Quote all of the data exactly as given. Skip every picture it contains.

___ DATA LISTING

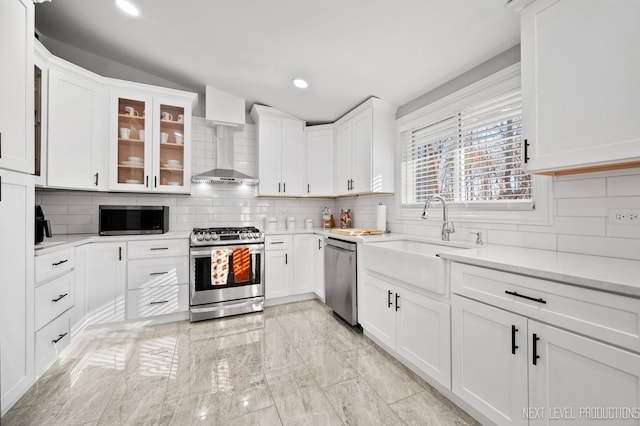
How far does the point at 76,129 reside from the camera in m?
2.54

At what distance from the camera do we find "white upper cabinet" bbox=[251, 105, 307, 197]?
354cm

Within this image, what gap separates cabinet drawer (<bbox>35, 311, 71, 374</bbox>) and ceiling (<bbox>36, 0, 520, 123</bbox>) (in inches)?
105

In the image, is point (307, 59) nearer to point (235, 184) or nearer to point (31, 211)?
point (235, 184)

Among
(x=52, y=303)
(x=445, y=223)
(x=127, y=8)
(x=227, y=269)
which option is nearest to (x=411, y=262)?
(x=445, y=223)

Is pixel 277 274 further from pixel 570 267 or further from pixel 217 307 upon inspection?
pixel 570 267

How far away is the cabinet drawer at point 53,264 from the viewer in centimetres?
182

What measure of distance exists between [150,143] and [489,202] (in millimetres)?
3509

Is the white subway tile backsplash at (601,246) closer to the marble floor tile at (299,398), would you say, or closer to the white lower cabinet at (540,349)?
the white lower cabinet at (540,349)

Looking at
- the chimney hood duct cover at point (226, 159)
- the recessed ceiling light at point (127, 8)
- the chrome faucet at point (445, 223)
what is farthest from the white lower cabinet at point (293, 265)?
the recessed ceiling light at point (127, 8)

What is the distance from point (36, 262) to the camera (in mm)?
1784

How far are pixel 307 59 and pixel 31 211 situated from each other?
246cm

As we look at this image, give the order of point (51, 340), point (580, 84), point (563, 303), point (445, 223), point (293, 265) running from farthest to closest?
point (293, 265) < point (445, 223) < point (51, 340) < point (580, 84) < point (563, 303)

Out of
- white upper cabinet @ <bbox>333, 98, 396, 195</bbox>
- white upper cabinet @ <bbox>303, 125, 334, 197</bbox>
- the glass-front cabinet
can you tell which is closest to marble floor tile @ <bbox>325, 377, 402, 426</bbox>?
white upper cabinet @ <bbox>333, 98, 396, 195</bbox>

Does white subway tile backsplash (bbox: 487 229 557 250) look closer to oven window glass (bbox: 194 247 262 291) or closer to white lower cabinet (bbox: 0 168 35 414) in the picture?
oven window glass (bbox: 194 247 262 291)
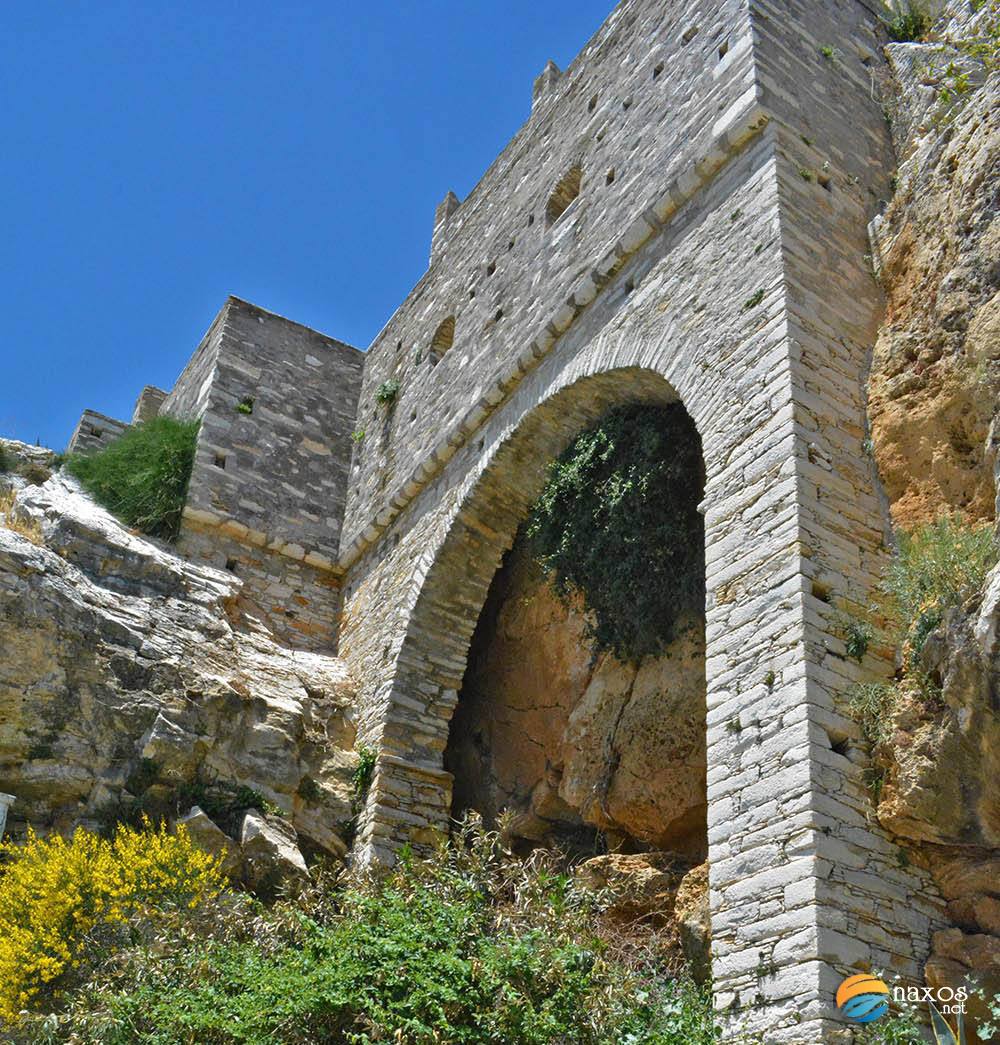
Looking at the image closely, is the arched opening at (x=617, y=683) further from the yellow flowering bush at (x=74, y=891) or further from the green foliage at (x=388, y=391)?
the green foliage at (x=388, y=391)

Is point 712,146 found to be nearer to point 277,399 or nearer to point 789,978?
point 789,978

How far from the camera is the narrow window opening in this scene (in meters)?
10.9

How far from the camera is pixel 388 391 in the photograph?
43.9ft

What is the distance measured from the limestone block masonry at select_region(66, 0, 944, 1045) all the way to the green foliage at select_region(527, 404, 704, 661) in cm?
35

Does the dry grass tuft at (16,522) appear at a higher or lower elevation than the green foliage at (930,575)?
higher

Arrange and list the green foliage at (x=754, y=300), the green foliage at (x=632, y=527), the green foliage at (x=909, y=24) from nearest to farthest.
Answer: the green foliage at (x=754, y=300) < the green foliage at (x=632, y=527) < the green foliage at (x=909, y=24)

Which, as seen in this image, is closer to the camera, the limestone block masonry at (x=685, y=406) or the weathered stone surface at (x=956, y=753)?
the weathered stone surface at (x=956, y=753)

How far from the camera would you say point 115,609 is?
10133 millimetres

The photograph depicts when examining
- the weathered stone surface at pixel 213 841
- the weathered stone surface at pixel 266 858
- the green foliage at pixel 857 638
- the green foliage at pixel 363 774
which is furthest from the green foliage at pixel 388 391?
the green foliage at pixel 857 638

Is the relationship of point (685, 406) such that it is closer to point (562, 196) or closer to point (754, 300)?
point (754, 300)

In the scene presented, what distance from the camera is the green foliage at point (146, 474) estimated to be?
1219 centimetres

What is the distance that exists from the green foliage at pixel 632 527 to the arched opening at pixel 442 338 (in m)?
3.52

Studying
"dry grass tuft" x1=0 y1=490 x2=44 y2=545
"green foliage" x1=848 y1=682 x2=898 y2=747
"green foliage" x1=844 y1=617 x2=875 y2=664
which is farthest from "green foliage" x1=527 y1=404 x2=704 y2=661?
"dry grass tuft" x1=0 y1=490 x2=44 y2=545

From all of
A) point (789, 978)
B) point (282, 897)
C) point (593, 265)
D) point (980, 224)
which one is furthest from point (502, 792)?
point (980, 224)
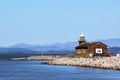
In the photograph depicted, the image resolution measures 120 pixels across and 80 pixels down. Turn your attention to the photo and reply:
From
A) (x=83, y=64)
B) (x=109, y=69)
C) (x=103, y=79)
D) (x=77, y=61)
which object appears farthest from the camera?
(x=77, y=61)

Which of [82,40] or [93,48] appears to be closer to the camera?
[93,48]

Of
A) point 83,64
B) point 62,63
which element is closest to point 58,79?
point 83,64

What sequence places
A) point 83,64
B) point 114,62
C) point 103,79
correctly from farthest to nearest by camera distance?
1. point 83,64
2. point 114,62
3. point 103,79

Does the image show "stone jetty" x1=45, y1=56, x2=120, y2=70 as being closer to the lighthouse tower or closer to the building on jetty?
the building on jetty

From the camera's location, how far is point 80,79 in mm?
65375

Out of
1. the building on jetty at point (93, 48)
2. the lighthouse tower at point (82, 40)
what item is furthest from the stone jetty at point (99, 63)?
the lighthouse tower at point (82, 40)

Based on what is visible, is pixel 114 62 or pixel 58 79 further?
pixel 114 62

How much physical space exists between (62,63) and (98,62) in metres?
16.5

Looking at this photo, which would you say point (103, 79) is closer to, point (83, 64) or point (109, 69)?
point (109, 69)

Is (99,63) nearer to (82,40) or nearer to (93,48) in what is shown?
(93,48)

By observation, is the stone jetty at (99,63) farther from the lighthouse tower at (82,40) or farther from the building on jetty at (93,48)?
the lighthouse tower at (82,40)

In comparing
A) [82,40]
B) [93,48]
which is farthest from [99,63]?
[82,40]

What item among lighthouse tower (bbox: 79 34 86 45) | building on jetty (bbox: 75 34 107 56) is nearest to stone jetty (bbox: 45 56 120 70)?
building on jetty (bbox: 75 34 107 56)

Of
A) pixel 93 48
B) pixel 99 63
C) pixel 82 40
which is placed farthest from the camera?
pixel 82 40
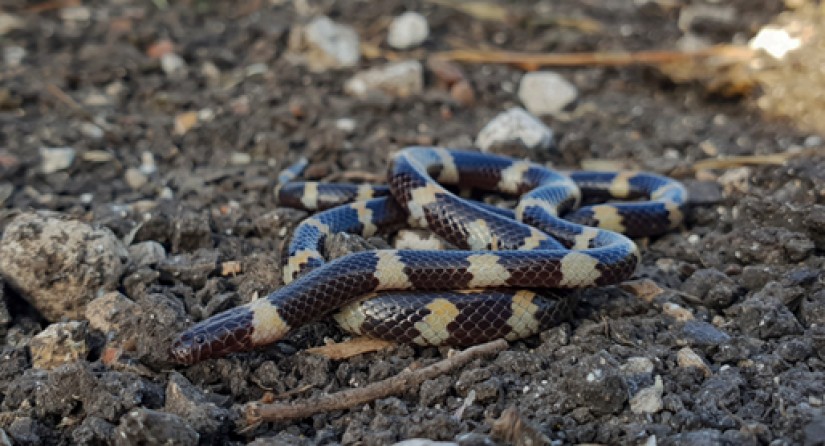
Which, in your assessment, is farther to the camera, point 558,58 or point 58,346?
point 558,58

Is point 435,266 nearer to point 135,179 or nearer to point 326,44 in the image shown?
point 135,179

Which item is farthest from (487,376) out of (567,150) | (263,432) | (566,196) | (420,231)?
(567,150)

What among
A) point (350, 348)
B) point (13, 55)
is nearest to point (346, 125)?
point (350, 348)

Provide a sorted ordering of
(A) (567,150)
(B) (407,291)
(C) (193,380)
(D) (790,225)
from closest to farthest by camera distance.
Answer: (C) (193,380), (B) (407,291), (D) (790,225), (A) (567,150)

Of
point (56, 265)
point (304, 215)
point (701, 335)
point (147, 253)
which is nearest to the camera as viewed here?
point (701, 335)

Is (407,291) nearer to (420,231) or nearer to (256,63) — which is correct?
(420,231)

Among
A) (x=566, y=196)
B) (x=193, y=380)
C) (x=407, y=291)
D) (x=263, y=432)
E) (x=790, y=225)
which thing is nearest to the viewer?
Answer: (x=263, y=432)

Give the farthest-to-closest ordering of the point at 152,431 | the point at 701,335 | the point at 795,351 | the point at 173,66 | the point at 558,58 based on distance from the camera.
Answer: the point at 558,58 < the point at 173,66 < the point at 701,335 < the point at 795,351 < the point at 152,431
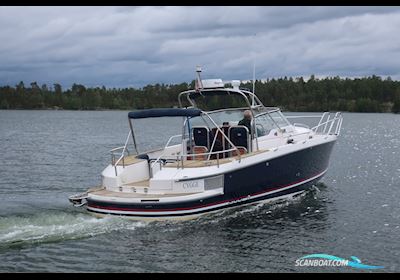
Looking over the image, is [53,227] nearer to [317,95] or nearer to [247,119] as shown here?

______

EXERCISE ANSWER:
How far does the point at 76,129 reside from the camera in m?
2.54

At what distance from the camera do we find "white upper cabinet" bbox=[251, 105, 307, 197]?
354cm

Within this image, what gap separates cabinet drawer (<bbox>35, 311, 71, 374</bbox>) and ceiling (<bbox>36, 0, 520, 123</bbox>) (in inches)?
105

In the image, is point (307, 59) nearer to point (235, 184) or nearer to point (31, 211)?
point (235, 184)

Among
(x=52, y=303)
(x=445, y=223)
(x=127, y=8)
(x=227, y=269)
which option is nearest to (x=411, y=262)?
(x=445, y=223)

Is pixel 277 274 further from pixel 570 267 or further from pixel 217 307 upon inspection?
pixel 570 267

How far away is the cabinet drawer at point 53,264 from the viewer in centimetres?
182

What measure of distance exists between [150,143] and [489,202] (in millimetres)?
3509

Is the white subway tile backsplash at (601,246) closer to the marble floor tile at (299,398), would you say, or closer to the white lower cabinet at (540,349)?
the white lower cabinet at (540,349)

Looking at
- the chimney hood duct cover at point (226, 159)
- the recessed ceiling light at point (127, 8)
- the chrome faucet at point (445, 223)
what is farthest from the white lower cabinet at point (293, 265)?
the recessed ceiling light at point (127, 8)

What is the distance from point (36, 262) to the camera (in mm)?
1784

How far are pixel 307 59 and pixel 31 211 situated from each other?
246cm

As we look at this image, give the order of point (51, 340), point (580, 84), point (563, 303), point (445, 223), point (293, 265) running from farthest to closest?
point (293, 265) < point (445, 223) < point (51, 340) < point (580, 84) < point (563, 303)

Out of
- white upper cabinet @ <bbox>333, 98, 396, 195</bbox>
- white upper cabinet @ <bbox>303, 125, 334, 197</bbox>
- the glass-front cabinet
can you tell which is closest to marble floor tile @ <bbox>325, 377, 402, 426</bbox>?
white upper cabinet @ <bbox>333, 98, 396, 195</bbox>

Does white subway tile backsplash (bbox: 487 229 557 250) look closer to oven window glass (bbox: 194 247 262 291) or closer to white lower cabinet (bbox: 0 168 35 414) in the picture?
oven window glass (bbox: 194 247 262 291)
Looking at the image closely, is the arched opening at (x=617, y=683) further from the yellow flowering bush at (x=74, y=891) or further from the green foliage at (x=388, y=391)?
the green foliage at (x=388, y=391)

Is point 712,146 found to be nearer to point 277,399 or nearer to point 789,978?
point 789,978

How far from the camera is the narrow window opening in this scene (in meters)?
10.9

How far from the camera is pixel 388 391 in the photograph?
43.9ft

What is the distance measured from the limestone block masonry at select_region(66, 0, 944, 1045) all the way to the green foliage at select_region(527, 404, 704, 661) in cm?
35

Does the dry grass tuft at (16,522) appear at a higher or lower elevation than the green foliage at (930,575)?
higher

Arrange and list the green foliage at (x=754, y=300), the green foliage at (x=632, y=527), the green foliage at (x=909, y=24) from nearest to farthest.
Answer: the green foliage at (x=754, y=300) < the green foliage at (x=632, y=527) < the green foliage at (x=909, y=24)

Which, as seen in this image, is closer to the camera, the limestone block masonry at (x=685, y=406) or the weathered stone surface at (x=956, y=753)?
the weathered stone surface at (x=956, y=753)

How far from the camera would you say point 115,609 is?
10133 millimetres

The photograph depicts when examining
- the weathered stone surface at pixel 213 841
- the weathered stone surface at pixel 266 858
- the green foliage at pixel 857 638
- the green foliage at pixel 363 774
which is furthest from the green foliage at pixel 388 391?
the green foliage at pixel 857 638

Is the relationship of point (685, 406) such that it is closer to point (562, 196) or closer to point (754, 300)?
point (754, 300)

In the scene presented, what distance from the camera is the green foliage at point (146, 474) estimated to be?
1219 centimetres

What is the distance that exists from the green foliage at pixel 632 527 to the arched opening at pixel 442 338 (in m)?
3.52

Studying
"dry grass tuft" x1=0 y1=490 x2=44 y2=545
"green foliage" x1=848 y1=682 x2=898 y2=747
"green foliage" x1=844 y1=617 x2=875 y2=664
which is farthest from "green foliage" x1=527 y1=404 x2=704 y2=661?
"dry grass tuft" x1=0 y1=490 x2=44 y2=545

From all of
A) point (789, 978)
B) point (282, 897)
C) point (593, 265)
D) point (980, 224)
which one is furthest from point (502, 792)?
point (980, 224)
In the photograph depicted, the image resolution measures 120 pixels across and 80 pixels down. Turn your attention to the photo and reply:
From
A) (x=83, y=64)
B) (x=109, y=69)
C) (x=103, y=79)
D) (x=77, y=61)
which object appears farthest from the camera?
(x=77, y=61)

Which of [82,40] or [93,48] appears to be closer to the camera?
[93,48]

Of
A) point 83,64
B) point 62,63
which element is closest to point 58,79?
point 83,64

What sequence places
A) point 83,64
B) point 114,62
C) point 103,79
correctly from farthest to nearest by camera distance?
1. point 83,64
2. point 114,62
3. point 103,79

Does the image show "stone jetty" x1=45, y1=56, x2=120, y2=70 as being closer to the lighthouse tower or closer to the building on jetty?
the building on jetty

From the camera's location, how far is point 80,79 in mm?
65375

Out of
1. the building on jetty at point (93, 48)
2. the lighthouse tower at point (82, 40)
what item is furthest from the stone jetty at point (99, 63)?
the lighthouse tower at point (82, 40)

Based on what is visible, is pixel 114 62 or pixel 58 79 further?
pixel 114 62

How much physical space exists between (62,63) and (98,62) in metres?
16.5

Looking at this photo, which would you say point (103, 79) is closer to, point (83, 64) or point (109, 69)?
point (109, 69)

Is (99,63) nearer to (82,40) or nearer to (93,48) in what is shown?
(93,48)

By observation, is the stone jetty at (99,63) farther from the lighthouse tower at (82,40) or farther from the building on jetty at (93,48)?
the lighthouse tower at (82,40)

In comparing
A) [82,40]
B) [93,48]
which is farthest from [99,63]?
[82,40]

What item among lighthouse tower (bbox: 79 34 86 45) | building on jetty (bbox: 75 34 107 56) is nearest to stone jetty (bbox: 45 56 120 70)?
building on jetty (bbox: 75 34 107 56)

Of
A) pixel 93 48
B) pixel 99 63
C) pixel 82 40
which is placed farthest from the camera?
pixel 82 40
Which, in your assessment, is farther to the camera, point 558,58 or point 58,346?
point 558,58

Is point 435,266 nearer to point 135,179 or nearer to point 326,44 in the image shown?
point 135,179

Which item is farthest from (487,376) out of (567,150) | (263,432) | (566,196) | (420,231)?
(567,150)

What among
A) point (350, 348)
B) point (13, 55)
is nearest to point (346, 125)?
point (350, 348)

Provide a sorted ordering of
(A) (567,150)
(B) (407,291)
(C) (193,380)
(D) (790,225)
from closest to farthest by camera distance.
Answer: (C) (193,380), (B) (407,291), (D) (790,225), (A) (567,150)

Of
point (56, 265)
point (304, 215)
point (701, 335)
point (147, 253)
which is nearest to the camera as viewed here?
point (701, 335)

Is (407,291) nearer to (420,231) or nearer to (256,63) — which is correct?
(420,231)

Among
A) (x=566, y=196)
B) (x=193, y=380)
C) (x=407, y=291)
D) (x=263, y=432)
E) (x=790, y=225)
which thing is nearest to the viewer?
Answer: (x=263, y=432)

Give the farthest-to-closest ordering of the point at 152,431 | the point at 701,335 | the point at 795,351 | the point at 173,66 | the point at 558,58 based on distance from the camera.
Answer: the point at 558,58 < the point at 173,66 < the point at 701,335 < the point at 795,351 < the point at 152,431
Looking over the image, is [53,227] nearer to [317,95] or nearer to [247,119] as shown here?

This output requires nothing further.